STATED EXERCISE:
Find each of the lines below that contains the string "http" and copy those lines out in full.
= = = = =
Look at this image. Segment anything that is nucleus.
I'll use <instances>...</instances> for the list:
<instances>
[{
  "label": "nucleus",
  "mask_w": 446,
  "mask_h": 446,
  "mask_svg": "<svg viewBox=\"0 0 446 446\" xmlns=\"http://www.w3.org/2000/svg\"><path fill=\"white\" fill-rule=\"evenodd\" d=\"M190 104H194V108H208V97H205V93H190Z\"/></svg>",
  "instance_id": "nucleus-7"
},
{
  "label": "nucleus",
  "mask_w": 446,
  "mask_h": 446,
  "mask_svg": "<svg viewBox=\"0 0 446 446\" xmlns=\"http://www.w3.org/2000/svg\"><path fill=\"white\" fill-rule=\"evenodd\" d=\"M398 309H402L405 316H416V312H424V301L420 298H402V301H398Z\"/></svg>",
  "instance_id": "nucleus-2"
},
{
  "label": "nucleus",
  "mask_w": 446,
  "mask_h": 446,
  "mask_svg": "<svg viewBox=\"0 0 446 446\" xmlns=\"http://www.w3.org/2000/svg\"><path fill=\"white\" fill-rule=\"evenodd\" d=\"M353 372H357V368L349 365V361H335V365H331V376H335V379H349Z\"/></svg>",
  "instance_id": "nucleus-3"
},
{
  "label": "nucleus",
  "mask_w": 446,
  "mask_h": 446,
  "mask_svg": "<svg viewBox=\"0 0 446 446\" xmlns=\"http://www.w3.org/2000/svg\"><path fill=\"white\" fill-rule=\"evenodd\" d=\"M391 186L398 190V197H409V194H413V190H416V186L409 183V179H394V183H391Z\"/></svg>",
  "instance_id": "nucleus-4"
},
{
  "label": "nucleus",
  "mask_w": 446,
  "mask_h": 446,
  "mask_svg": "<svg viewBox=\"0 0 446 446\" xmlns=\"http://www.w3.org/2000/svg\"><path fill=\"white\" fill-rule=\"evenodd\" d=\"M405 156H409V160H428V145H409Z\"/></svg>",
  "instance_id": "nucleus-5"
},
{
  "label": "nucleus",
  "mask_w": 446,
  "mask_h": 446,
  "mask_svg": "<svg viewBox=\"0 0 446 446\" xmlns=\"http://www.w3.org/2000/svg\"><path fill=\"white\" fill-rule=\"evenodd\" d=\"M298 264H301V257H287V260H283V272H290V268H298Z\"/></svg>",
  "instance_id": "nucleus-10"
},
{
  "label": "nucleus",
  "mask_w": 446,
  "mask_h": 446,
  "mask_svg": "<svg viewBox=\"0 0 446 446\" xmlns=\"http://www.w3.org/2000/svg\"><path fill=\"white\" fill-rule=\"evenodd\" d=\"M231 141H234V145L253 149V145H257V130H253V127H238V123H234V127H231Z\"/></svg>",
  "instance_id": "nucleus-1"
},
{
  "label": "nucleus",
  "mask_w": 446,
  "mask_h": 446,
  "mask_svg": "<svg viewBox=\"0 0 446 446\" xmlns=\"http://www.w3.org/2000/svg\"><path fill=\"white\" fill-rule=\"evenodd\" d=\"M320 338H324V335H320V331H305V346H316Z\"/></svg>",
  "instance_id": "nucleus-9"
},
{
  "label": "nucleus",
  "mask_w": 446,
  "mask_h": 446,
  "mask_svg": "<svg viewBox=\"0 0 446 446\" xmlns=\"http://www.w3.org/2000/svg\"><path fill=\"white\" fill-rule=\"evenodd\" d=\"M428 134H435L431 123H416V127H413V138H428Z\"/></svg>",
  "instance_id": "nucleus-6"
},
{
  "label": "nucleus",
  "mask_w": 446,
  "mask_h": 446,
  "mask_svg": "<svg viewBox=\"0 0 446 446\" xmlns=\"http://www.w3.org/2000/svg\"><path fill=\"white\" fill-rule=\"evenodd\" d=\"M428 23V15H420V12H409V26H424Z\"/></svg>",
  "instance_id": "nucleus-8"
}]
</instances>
= = = = =
SOLVED EXERCISE:
  "mask_svg": "<svg viewBox=\"0 0 446 446\" xmlns=\"http://www.w3.org/2000/svg\"><path fill=\"white\" fill-rule=\"evenodd\" d=\"M190 104H194V108H208V97H205V93H190Z\"/></svg>",
  "mask_svg": "<svg viewBox=\"0 0 446 446\" xmlns=\"http://www.w3.org/2000/svg\"><path fill=\"white\" fill-rule=\"evenodd\" d=\"M398 309H402L405 316H416V312H424V301L420 298H402V301H398Z\"/></svg>",
  "mask_svg": "<svg viewBox=\"0 0 446 446\" xmlns=\"http://www.w3.org/2000/svg\"><path fill=\"white\" fill-rule=\"evenodd\" d=\"M353 372H357V368L349 365V361H335V365H331V376H335V379H349Z\"/></svg>",
  "mask_svg": "<svg viewBox=\"0 0 446 446\" xmlns=\"http://www.w3.org/2000/svg\"><path fill=\"white\" fill-rule=\"evenodd\" d=\"M391 186L398 190V197H409V194H413V190H416V186L409 183V179H394V183H391Z\"/></svg>",
  "mask_svg": "<svg viewBox=\"0 0 446 446\" xmlns=\"http://www.w3.org/2000/svg\"><path fill=\"white\" fill-rule=\"evenodd\" d=\"M405 156H409V160H428V145H409Z\"/></svg>",
  "mask_svg": "<svg viewBox=\"0 0 446 446\" xmlns=\"http://www.w3.org/2000/svg\"><path fill=\"white\" fill-rule=\"evenodd\" d=\"M298 264H301V257H287V260H283V272H290V268H298Z\"/></svg>",
  "mask_svg": "<svg viewBox=\"0 0 446 446\" xmlns=\"http://www.w3.org/2000/svg\"><path fill=\"white\" fill-rule=\"evenodd\" d=\"M231 141H234V145L253 149V145H257V130H253V127H238V123H234V127H231Z\"/></svg>",
  "mask_svg": "<svg viewBox=\"0 0 446 446\" xmlns=\"http://www.w3.org/2000/svg\"><path fill=\"white\" fill-rule=\"evenodd\" d=\"M320 338H324V335H320V331H305V346H316Z\"/></svg>",
  "mask_svg": "<svg viewBox=\"0 0 446 446\" xmlns=\"http://www.w3.org/2000/svg\"><path fill=\"white\" fill-rule=\"evenodd\" d=\"M428 134H435L431 123H416V127H413V138H428Z\"/></svg>",
  "mask_svg": "<svg viewBox=\"0 0 446 446\" xmlns=\"http://www.w3.org/2000/svg\"><path fill=\"white\" fill-rule=\"evenodd\" d=\"M428 23V15H420V12H409V26H424Z\"/></svg>",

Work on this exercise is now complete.